Sharding Postgres
Sharding splits a PostgreSQL database and all its tables and indices between multiple machines. Each machine runs its own, independent PostgreSQL server, while PgDog takes care of routing queries and moving data between hosts.
Intro to sharding
If you're not familiar with database sharding fundamentals, take a look at the sharding basics. Even if you're a seasoned database expert, it's good to have a refresher to confirm your understanding matches with our implementation.
Routing queries
PgDog is a query router. It can extract sharding hints directly from the SQL using the PostgreSQL parser and send queries to one or more shards.
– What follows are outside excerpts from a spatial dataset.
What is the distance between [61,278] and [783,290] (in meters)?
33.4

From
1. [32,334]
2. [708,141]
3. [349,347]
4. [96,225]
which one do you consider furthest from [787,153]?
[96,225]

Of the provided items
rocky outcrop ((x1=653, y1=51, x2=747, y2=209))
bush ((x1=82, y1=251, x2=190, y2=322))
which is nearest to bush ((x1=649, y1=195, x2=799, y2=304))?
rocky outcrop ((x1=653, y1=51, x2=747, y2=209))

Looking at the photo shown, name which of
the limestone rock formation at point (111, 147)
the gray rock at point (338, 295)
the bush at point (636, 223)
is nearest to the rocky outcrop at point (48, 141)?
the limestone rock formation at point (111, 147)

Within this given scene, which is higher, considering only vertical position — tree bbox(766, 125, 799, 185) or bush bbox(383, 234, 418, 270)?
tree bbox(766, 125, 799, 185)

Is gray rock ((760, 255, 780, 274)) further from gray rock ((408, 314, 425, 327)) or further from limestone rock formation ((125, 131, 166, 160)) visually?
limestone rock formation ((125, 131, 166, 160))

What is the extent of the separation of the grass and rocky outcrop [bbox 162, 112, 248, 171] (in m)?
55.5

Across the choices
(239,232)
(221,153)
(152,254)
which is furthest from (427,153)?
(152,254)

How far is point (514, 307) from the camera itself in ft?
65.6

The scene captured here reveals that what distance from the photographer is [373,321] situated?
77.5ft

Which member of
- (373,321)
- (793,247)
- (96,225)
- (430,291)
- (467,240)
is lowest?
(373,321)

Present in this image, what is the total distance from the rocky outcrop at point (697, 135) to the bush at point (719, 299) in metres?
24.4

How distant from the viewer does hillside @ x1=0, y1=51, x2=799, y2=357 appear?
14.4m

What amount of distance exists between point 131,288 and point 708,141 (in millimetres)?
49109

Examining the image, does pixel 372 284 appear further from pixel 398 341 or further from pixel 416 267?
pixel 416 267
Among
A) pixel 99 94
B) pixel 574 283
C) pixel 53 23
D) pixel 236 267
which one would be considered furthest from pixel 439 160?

Query router feature | Description |
---|---|
Direct-to-shard queries | Automatic sharding key detection which sends the query to one shard only. |
Cross-shard queries | Queries that don't have a sharding key are sent to all shards with results collected and transformed, as if they came from one database. |
Manual routing | Provide the sharding key in a query comment, or separately with a SET PostgreSQL command. |
Sharded COPY | Data sent via COPY commands is automatically split between all shards, using the configured sharding function. |
Managing data
PgDog implements the logical replication protocol used by Postgres to move data between nodes.
Data consistency
To make sure data is atomically written in cross-shard transactions, PgDog supports PostgreSQL's prepared transactions and two-phase commit.
Resharding
Resharding takes a database cluster with N shards (where N can be 1, for unsharded databases), and turns it into a cluster with M databases. It uses logical replication to do this without downtime or impacting production operations.
Schema management
PgDog makes sure that database schema is identical on all shards. It also has support for in-database primary key generation.